→ PROMPT: Check each line of the listing below for the string "States", then copy every line that has it.

→ SOURCE RECORDS:
________________________

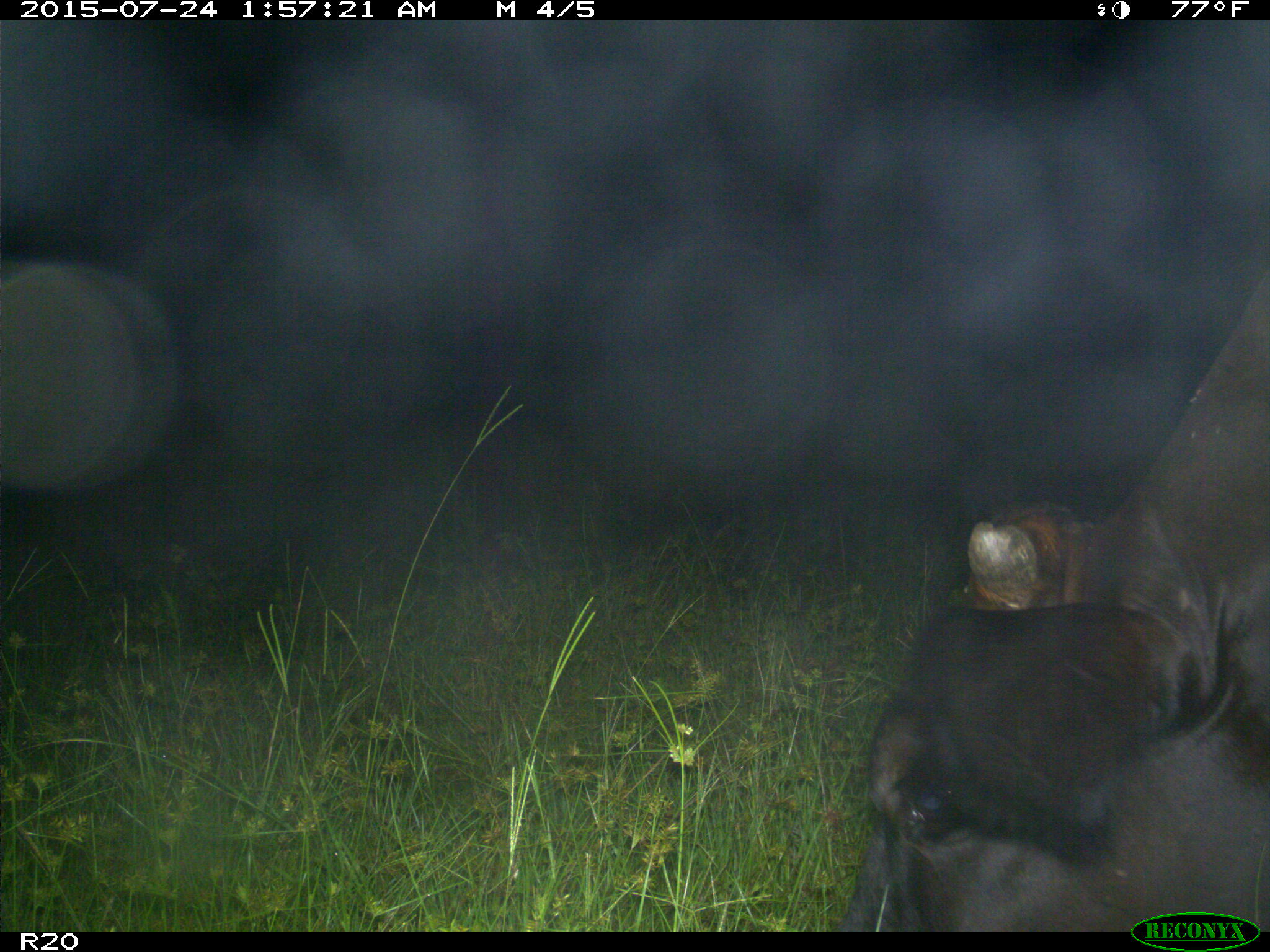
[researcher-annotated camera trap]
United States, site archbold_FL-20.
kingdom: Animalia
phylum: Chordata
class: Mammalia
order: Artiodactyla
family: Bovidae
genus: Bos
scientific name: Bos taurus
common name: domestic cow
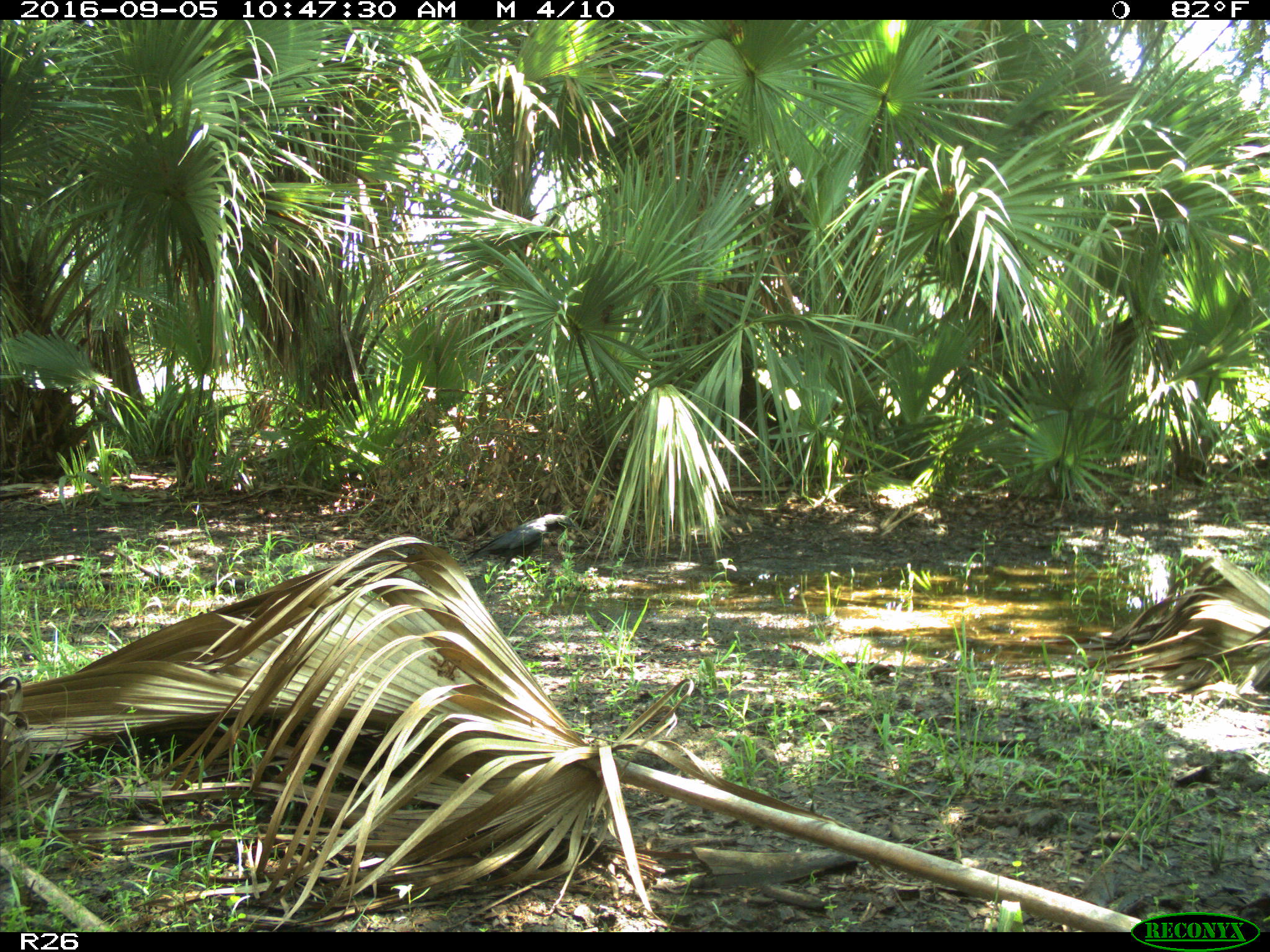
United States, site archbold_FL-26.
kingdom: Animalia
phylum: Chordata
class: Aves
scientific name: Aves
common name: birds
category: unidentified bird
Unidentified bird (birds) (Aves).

________________________

→ WORKED SOLUTION:
United States, site archbold_FL-20.
United States, site archbold_FL-26.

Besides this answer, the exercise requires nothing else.